L'actualité a toujours été l'histoire en marche, mais l'histoire ne retient qu'une infime partie de l'actualité ...et la Grèce appartient à cette partie dans la mesure où l'importance accordée à sa dette envers le monde, alors qu'elle n'est pas plus grave que celles d'autres pays, n'est évidemment pas sans rapport avec la dette que le monde a envers elle dans l'Histoire...
A ce titre, le témoignage apporté par une résidente française, Catherine Martin, dans la rubrique "Autrement dit" du Journal La Croix (*), apporte un éclairage particulièrement intéressant :
" Vivant en Grèce depuis huit ans, la situation dans ce pays, les réactions qu'elle suscite me font réagir. Depuis des mois, l'image qui est donnée de la Grèce est celle d'un pays où règne la corruption, où la fraude est le sport national et où les scandales éclatent et se succèdent a à un rythme de mitrailleuse. Rien de tout cela n'est tout-à-fait faux et il ne s'agit pas de cacher la vérité mais tout est dans la façon de le dire. Or, premièrement, je ne sache pas que nous, les autre européens, soyons si vertueux que nous ayons des leçons à donner aux autres; deuxièmement, on ne gagne rien à humilier un partenaire déjà affaibli ; troisièmement, il semble bien qu'en trente ans de partenariat, on n'ait pas réussi à connaître vraiment et à comprendre ces "cousins" grecs qui ne sont pas tout à fait comme nous .

# Consigne 1
Énumérez les trois arguments que la résidente française introduit, dans l'extrait sur la Grèce, par « premièrement », « deuxièmement » et « troisièmement ».
# Consigne 2
D'après l'extrait sur la Grèce, pourquoi ce pays appartient-il à la part de l'actualité que l'histoire retient ? Répondez en une à trois phrases.
# Consigne 3
Recopiez le passage de l'extrait sur la Grèce compris entre « L'actualité a toujours » et « elle dans l'Histoire... », ces mots inclus.

# Données fournies
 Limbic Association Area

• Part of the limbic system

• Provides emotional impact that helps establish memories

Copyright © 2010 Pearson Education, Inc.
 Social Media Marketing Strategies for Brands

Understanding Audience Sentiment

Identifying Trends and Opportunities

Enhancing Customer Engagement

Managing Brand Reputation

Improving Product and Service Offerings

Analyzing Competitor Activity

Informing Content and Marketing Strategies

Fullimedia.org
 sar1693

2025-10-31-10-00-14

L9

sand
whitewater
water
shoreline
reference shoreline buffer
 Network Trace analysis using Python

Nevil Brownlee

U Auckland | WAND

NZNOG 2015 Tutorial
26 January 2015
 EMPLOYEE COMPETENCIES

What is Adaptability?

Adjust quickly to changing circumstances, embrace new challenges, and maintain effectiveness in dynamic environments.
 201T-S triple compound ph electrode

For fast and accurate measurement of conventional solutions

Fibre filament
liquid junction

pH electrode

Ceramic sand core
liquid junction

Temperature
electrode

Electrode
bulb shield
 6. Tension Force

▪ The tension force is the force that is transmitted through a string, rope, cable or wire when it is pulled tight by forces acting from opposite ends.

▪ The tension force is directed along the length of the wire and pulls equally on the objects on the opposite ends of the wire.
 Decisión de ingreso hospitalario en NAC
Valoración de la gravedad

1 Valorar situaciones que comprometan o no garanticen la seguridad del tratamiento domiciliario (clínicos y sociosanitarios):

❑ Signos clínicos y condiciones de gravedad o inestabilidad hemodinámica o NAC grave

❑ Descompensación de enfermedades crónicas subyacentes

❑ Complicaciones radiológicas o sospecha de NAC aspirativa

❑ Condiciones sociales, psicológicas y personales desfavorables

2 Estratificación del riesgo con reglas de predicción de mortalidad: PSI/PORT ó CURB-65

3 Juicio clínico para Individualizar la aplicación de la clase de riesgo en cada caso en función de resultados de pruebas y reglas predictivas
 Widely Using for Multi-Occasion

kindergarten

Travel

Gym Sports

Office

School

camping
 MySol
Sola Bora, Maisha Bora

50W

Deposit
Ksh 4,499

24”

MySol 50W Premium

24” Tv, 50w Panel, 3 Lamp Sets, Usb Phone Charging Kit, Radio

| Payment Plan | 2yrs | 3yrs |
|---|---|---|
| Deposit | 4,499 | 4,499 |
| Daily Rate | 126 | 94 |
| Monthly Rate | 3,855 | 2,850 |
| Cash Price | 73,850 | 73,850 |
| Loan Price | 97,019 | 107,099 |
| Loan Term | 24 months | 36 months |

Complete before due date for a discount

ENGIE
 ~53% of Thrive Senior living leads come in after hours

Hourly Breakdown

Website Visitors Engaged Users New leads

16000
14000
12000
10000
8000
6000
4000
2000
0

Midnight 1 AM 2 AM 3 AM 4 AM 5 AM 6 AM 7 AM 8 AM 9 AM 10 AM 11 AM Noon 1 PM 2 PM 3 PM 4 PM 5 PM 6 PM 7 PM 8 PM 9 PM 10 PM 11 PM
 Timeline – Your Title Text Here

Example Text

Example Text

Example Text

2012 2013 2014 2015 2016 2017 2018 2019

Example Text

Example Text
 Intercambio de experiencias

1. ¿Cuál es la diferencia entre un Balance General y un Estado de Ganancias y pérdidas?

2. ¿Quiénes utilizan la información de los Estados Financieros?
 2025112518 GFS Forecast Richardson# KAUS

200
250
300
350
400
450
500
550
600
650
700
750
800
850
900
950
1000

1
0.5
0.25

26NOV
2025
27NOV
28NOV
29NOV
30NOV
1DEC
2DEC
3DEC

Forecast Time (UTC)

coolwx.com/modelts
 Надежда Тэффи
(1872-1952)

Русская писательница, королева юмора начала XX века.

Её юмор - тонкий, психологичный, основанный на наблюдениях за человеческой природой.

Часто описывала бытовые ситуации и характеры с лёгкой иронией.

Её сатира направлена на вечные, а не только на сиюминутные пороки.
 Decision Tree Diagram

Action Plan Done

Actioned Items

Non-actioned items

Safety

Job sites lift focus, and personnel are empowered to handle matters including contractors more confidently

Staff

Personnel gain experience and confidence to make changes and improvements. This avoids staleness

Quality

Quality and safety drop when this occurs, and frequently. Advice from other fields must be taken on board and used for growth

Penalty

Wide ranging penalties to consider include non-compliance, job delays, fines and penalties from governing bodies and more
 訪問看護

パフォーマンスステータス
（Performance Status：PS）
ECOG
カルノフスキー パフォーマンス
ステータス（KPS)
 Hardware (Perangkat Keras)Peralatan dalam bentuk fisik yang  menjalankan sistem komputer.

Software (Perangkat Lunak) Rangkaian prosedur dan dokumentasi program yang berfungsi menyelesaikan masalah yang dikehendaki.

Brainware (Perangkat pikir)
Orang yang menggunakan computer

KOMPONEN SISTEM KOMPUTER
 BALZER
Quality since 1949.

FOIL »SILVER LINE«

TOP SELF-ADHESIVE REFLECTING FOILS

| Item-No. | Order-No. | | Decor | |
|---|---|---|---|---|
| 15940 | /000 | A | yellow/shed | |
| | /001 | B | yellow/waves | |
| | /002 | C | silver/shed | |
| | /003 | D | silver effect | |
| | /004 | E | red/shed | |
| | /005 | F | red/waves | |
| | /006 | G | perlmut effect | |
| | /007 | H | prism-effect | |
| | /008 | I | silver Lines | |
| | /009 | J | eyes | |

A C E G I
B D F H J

# Votre réponse 1
1. Les autres Européens ne sont pas si vertueux qu'ils aient des leçons à donner aux autres.
2. On ne gagne rien à humilier un partenaire déjà affaibli.
3. En trente ans de partenariat, on ne semble pas avoir réussi à connaître vraiment et à comprendre ces « cousins » grecs, qui ne sont pas tout à fait comme nous.

# Votre réponse 2
La Grèce appartient à cette part de l'actualité parce que l'importance accordée à sa dette envers le monde n'est pas sans rapport avec la dette que le monde a envers elle dans l'Histoire. Cette importance ne tient pas à la gravité de la dette, qui n'est pas plus grave que celle d'autres pays.

# Votre réponse 3
L'actualité a toujours été l'histoire en marche, mais l'histoire ne retient qu'une infime partie de l'actualité ...et la Grèce appartient à cette partie dans la mesure où l'importance accordée à sa dette envers le monde, alors qu'elle n'est pas plus grave que celles d'autres pays, n'est évidemment pas sans rapport avec la dette que le monde a envers elle dans l'Histoire...